I can inform Senator Evans that I undertook, as Leader of the Government in the Senate,

to speak to both Senator Heffernan and Senator Nash this morning. They have both assured me that they were staggered by the extraordinary media focus upon this issue, that the matter was blown out of all proportion

blown out of all proportion by the ABC and, of course, taken up by the ALP, which knows nothing other than to listen to the ABC for its... Senators on my left,

there is far too much noise coming across the chamber. We are trying to hear what the Minister has to say. Senator Minchin. I have received assurances from both Senator Nash, who believes that she did not feel intimidated at all by Senator Heffernan, and Senator Heffernan, who wished to make it clear that in no terms was he seeking to intimidate Senator Nash. Of course we all know Senator Heffernan is quite a mild, meek and humble fellow, and we do not find him intimidating at all. Senator Nash certainly does not. I can assure the Opposition that this Coalition remains strong, united and determined to bring good government to this country and to repair the damage caused by 13 years of Labor.
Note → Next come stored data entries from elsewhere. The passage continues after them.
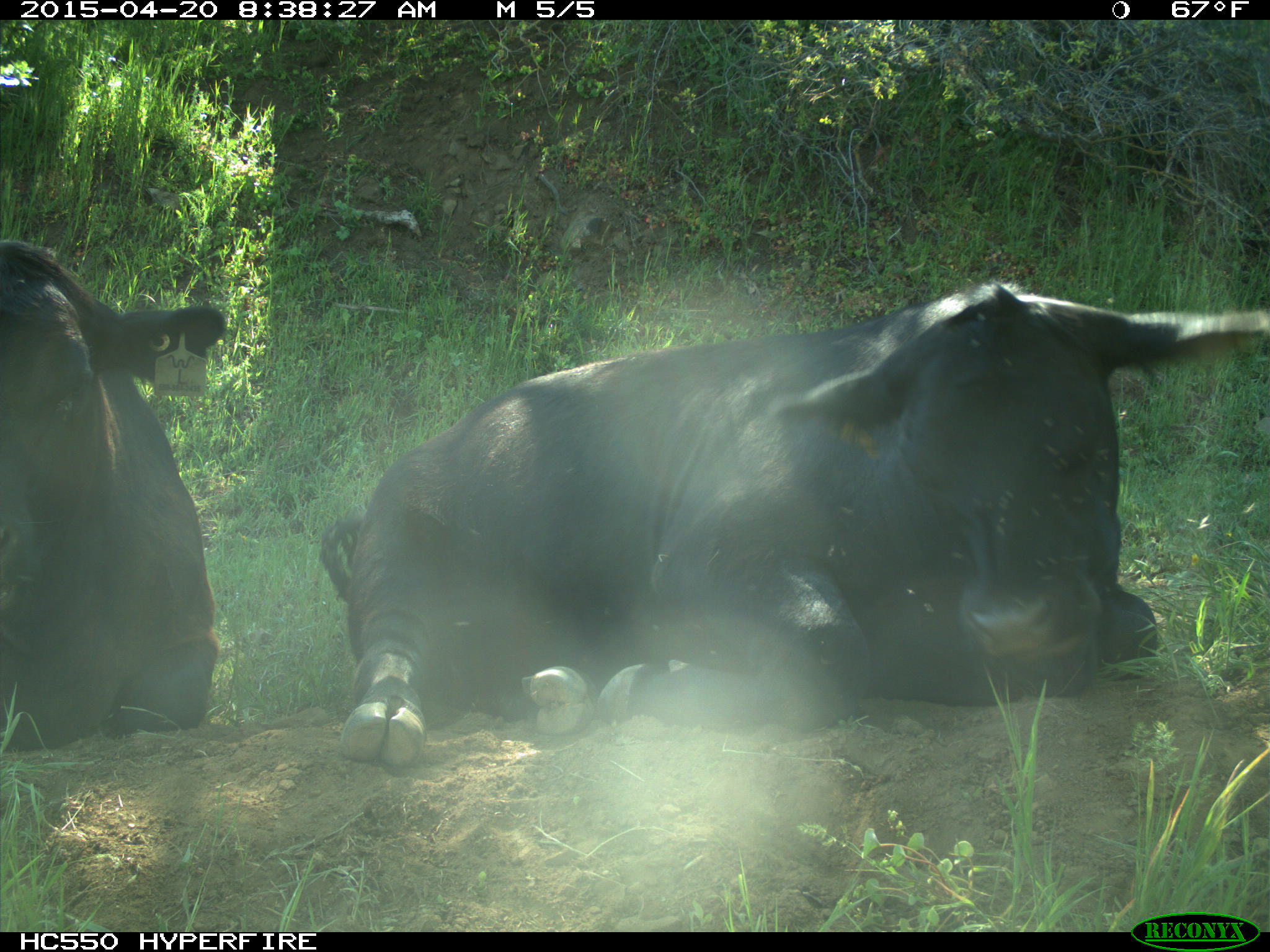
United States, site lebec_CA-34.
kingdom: Animalia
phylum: Chordata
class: Mammalia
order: Artiodactyla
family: Bovidae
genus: Bos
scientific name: Bos taurus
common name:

No wonder Senator McGauran, with his filthy finger, wanted to sit closer to the marauding Senator Heffernan ?

they are a pair together. Senator Barnaby Joyce was right to say that Senator Heffernan should wake up to himself. But the Howard Government and leaders within the Government, like Senator Minchin, have the responsibility to drag him into line and make him, if he will not wake up to himself. It is appalling, appalling that John Howard and Nick Minchin...

..Prime Minister Howard and Senator Minchin are allowing Senator Heffernan to career around Canberra, terrorising the place like a rogue elephant. If the Prime Minister has a problem with vulgarisms on our TV, he ought to have a problem with them coming out of the mouth of one of his lieutenants. What we saw is the result of this unedifying spectacle yesterday

was a dispute that arose as a result of the Costello forces in Victoria. We have a Senator here who used to represent the seat of Ballarat clearly heavily involved in the poaching of Senator McGauran from the National Party to the Liberal Party. What reason was there? There has been none stated publicly, other than an attempt to shore up the Costello numbers

within the Liberal Party itself. Senator Nash responded by saying that never again would she put the interests of the Government ahead of her party when voting in the Senate

after the Liberal Party deliberately went out and purchased a vote within the Liberal Party room itself. We have a Senator who was described by the former Premier of Victoria as the most useless Senator for the state of Victoria. This is the man that they have purchased as a result of the intervention of the Costello forces within the Liberal Party to buy a vote. It boils down to a question of numbers.

It is not a matter of deep principle. Senator Heffernan, the Prime Minister's attack dog, is let off the leash yet again and goes to the airport here in Canberra yesterday and tells Senator Nash that she may "blow it out her backside" ? I use that word in deference to the ruling of the Deputy President on this matter. In this place today, we have seen Senator Minchin try to tell us there was nothing in it,

it was only a question of the ABC blowing it up. What we have here is the Coalition being blown up as a deliberate attempt has been made by one section of the Liberal Party to secure additional numbers in a forthcoming ballot for the leadership of the Government. That is the fundamental question here ? not the big issues facing this society, but who is going to become the Prime Minister as a result of a forthcoming leadership ballot within the Liberal Party. There is one person in this chamber that doesn't need the help of Senator Conroy or Senator Carr,

and that's Senator Nash. Because she's far smarter... ..far tougher... ..than both Senator Carr and Senator Conroy put together. And she doesn't need the Australian Labor Party supporting her. I would think that people would look back

at the end of this year and look at the start of this year, and the discussions of the Labor Party, and in some respects it seems to me

that the white flag has been raised already.